Es probable que la estancia de los Reyes en Cuba sea aprovechada para hacerle entrega formal a Don Eusebio de la Orden de Carlos III, probablemente la más antigua del mundo que tiene carácter no militar. Ella le fue otorgada por los inmensos esfuerzos desplegados para restaurar al menos los puntos más emblemáticos de la capital y sacarla del pasmoso estado de postración en que la sumió la trepa al poder de los castristas.

Y ya que hemos mencionado a aquel esclarecido monarca, resulta oportuno señalar que la ocasión se presta de maravillas para hacer una necesaria reparación histórica. Como se sabe, una de las principales y más hermosas avenidas de nuestra urbe lleva el nombre histórico de Carlos III. “La única calle de mi niñez en la que había árboles”, al decir de la colega Yoani Sánchez, hija legítima del centro de la ciudad.

Pero he aquí que llegó el señor Fidel Castro y un mal día decidió que el bello paseo fuera rebautizado con el nombre de un antiguo Presidente de Chile. Es verdad que, como reza el dicho, los habaneros le hemos hecho “el caso del perro” a ese cambio arbitrario. El forastero que pida la ayuda de lugareños para encontrar el camino hacia la céntrica avenida, hará mucho mejor en evocar a Carlos III que a Salvador Allende.

El cambio de nombre tiene mucho más que ver con la política y su hermana bastarda (la politiquería) que con la justicia histórica. El mencionado monarca hispano mereció el sobrenombre de “el Mejor Alcalde de Madrid”, pero algo parecido podríamos decir de él nosotros los cubanos. Bajo su mandato, se sucedieron varios de los más esclarecidos inquilinos del habanero Palacio de los Capitanes Generales.

Juan de Prado y Portocarrero, el Conde de Ricla, Antonio María de Bucarelli y el Marqués de la Torre fueron algunos de aquéllos. En 1790, ascendió al cargo quien quizás fuera el mejor de todos: Don Luis de las Casas y Aragorri.

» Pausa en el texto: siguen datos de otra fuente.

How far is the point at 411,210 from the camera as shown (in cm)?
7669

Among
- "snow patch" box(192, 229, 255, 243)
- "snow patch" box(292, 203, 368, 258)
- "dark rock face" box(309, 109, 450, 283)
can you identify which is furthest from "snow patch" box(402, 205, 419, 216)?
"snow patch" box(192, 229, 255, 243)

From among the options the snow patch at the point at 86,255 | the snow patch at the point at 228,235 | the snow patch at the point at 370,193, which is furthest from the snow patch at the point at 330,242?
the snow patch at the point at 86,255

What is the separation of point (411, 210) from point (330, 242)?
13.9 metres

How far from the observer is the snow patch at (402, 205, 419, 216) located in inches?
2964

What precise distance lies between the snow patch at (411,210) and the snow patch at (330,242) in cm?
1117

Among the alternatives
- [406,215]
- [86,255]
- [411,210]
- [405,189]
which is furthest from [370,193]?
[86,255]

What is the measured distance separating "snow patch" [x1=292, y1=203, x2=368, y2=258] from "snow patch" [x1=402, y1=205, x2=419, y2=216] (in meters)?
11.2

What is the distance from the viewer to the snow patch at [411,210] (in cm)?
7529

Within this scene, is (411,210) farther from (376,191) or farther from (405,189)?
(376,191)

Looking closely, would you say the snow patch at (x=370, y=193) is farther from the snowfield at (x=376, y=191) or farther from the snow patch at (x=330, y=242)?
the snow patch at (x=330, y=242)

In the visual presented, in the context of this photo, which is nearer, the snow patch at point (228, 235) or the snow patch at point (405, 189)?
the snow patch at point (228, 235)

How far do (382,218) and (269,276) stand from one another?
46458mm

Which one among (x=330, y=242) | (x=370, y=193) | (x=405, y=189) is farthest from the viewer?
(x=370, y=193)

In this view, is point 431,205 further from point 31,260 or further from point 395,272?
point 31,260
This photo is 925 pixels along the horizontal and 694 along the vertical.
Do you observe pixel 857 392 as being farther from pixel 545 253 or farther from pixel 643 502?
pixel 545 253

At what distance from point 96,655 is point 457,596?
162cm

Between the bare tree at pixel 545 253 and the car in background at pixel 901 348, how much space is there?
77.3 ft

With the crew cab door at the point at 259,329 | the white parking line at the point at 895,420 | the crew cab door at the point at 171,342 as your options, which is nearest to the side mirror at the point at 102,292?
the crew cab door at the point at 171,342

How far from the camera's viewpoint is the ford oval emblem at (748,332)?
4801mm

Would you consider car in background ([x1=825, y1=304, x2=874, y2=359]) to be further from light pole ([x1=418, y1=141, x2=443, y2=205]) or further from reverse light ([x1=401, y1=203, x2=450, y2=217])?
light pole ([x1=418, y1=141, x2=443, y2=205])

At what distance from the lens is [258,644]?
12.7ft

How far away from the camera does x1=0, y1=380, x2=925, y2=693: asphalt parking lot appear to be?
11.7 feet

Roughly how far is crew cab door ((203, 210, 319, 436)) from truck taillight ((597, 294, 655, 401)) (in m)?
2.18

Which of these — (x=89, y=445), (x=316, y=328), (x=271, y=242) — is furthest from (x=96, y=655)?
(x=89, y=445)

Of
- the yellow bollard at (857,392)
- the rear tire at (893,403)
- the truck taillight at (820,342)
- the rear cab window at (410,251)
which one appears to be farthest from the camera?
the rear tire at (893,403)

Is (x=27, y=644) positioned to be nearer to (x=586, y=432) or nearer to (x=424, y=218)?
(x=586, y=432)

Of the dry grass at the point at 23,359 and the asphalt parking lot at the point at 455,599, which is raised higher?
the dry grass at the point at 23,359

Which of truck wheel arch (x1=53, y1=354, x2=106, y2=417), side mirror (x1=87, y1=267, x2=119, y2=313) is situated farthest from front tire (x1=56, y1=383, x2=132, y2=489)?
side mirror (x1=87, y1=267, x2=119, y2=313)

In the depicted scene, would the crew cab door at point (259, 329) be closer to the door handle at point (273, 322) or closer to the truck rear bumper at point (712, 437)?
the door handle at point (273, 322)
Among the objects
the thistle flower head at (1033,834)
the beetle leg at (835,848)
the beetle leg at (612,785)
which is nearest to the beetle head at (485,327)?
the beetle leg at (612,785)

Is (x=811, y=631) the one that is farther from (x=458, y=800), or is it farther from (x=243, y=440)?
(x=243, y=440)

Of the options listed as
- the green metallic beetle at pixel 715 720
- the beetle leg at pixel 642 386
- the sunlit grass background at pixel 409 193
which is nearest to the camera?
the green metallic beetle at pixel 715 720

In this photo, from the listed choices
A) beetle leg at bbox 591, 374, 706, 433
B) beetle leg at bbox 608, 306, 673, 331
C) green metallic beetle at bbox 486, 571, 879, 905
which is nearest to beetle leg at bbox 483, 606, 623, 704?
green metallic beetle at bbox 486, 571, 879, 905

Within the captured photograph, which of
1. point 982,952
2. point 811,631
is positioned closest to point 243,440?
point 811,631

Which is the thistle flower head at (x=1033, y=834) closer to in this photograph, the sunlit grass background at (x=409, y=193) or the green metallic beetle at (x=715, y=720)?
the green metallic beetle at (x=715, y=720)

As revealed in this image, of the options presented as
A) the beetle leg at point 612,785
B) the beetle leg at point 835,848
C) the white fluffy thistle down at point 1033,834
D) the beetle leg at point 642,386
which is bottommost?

Es verdad que su asunción del cargo acaeció dos años después de fallecido Carlos III, pero el hijo ilustre de Sopuerta provenía del formidable equipo de administradores competentes creado por el monarca epónimo.

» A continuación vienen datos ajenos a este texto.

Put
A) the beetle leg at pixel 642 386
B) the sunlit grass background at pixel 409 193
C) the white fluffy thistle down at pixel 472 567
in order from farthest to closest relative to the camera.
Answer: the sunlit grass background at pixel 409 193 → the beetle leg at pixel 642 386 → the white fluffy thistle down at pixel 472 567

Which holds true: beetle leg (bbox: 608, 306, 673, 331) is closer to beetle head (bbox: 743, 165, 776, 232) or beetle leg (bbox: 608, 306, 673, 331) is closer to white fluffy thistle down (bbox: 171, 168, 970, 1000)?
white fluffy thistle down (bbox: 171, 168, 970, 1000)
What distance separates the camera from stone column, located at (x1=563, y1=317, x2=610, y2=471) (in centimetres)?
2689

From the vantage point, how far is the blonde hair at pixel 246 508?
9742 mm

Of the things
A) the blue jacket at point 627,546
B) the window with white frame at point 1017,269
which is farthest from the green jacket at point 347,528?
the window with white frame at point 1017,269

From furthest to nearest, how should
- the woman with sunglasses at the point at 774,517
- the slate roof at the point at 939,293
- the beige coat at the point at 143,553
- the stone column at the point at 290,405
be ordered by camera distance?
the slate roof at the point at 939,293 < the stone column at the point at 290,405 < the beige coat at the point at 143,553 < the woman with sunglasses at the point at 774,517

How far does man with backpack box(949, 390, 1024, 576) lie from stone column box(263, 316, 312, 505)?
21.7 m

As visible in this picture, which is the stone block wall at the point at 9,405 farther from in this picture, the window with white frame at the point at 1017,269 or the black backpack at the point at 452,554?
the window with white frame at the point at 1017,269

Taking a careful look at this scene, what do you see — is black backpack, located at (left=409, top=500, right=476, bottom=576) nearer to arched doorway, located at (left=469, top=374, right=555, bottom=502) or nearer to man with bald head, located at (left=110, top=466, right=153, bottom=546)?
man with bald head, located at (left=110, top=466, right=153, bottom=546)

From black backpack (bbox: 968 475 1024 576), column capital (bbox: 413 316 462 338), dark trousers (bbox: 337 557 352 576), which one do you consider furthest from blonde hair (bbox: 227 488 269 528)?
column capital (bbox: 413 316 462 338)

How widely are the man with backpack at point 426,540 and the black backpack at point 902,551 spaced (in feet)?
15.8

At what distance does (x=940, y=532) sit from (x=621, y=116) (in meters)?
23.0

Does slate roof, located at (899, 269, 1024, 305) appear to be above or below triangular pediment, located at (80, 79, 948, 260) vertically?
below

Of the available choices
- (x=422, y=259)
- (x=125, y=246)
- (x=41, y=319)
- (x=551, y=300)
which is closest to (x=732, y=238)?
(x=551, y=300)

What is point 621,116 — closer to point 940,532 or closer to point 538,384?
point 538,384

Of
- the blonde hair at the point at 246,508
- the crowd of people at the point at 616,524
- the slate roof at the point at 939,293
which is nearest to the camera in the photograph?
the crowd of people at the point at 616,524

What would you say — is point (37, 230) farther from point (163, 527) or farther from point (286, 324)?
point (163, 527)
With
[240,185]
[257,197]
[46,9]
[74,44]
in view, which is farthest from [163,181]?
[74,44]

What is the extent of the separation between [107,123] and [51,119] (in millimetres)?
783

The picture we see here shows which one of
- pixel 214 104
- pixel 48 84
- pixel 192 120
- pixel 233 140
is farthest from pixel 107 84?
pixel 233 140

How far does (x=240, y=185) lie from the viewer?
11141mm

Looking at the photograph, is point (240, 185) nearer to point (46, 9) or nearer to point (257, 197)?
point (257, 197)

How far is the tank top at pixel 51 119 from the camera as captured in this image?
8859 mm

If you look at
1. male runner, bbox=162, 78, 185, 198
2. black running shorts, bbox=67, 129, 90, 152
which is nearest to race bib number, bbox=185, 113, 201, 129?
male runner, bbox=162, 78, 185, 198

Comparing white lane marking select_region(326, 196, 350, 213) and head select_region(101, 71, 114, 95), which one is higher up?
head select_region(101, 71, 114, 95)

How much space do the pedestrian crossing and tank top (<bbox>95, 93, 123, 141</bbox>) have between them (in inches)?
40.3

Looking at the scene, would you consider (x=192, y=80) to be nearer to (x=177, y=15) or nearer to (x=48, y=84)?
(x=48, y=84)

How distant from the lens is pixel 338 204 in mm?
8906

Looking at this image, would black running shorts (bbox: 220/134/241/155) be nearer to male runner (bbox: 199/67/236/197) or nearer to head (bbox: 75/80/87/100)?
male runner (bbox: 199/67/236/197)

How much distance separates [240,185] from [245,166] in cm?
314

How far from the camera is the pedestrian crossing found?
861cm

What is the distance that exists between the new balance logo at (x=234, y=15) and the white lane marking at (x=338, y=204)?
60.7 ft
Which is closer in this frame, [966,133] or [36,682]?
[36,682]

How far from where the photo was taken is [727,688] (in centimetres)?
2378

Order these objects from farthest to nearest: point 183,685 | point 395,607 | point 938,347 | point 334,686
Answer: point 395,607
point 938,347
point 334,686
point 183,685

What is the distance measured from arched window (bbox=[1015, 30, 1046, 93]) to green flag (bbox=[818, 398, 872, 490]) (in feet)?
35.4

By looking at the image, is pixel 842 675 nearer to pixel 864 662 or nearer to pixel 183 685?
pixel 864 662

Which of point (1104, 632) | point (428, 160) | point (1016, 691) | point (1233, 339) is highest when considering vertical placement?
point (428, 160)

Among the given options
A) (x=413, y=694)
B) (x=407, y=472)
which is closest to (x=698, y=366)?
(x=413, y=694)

Frente a esto, ¿qué podemos decir de Salvador Allende? Supo enfrentar hasta la muerte el golpe de Estado que lo derrocó. Pero no en combate frontal contra los militares chilenos (una leyenda interesada y mentirosa que echó a circular Fidel Castro), sino por suicidio. Contaminado con el virus del marxismo trasnochado y el socialismo estatista, dejó su país sumido en un verdadero desbarajuste.

Para los cubanos, su mandato va unido a una realidad mucho más pedestre: el recorte de una parte de la cuota racionada de azúcar. El “Máximo Líder” dijo que la rebaja era para ayudar al país austral ante una catástrofe natural, ¡pero Allende cayó hace más de 46 años y la cuota del dulce jamás ha sido restablecida! ¡Ojos que te vieron ir!…

En la actual “coyuntura”, parece justo y necesario que el nombre oficial de esa céntrica avenida de La Habana vuelva a coincidir con el que le ha seguido dando el pueblo. Ninguna ocasión mejor para ello que la visita de Felipe VI, descendiente directo y sucesor de Don Carlos III.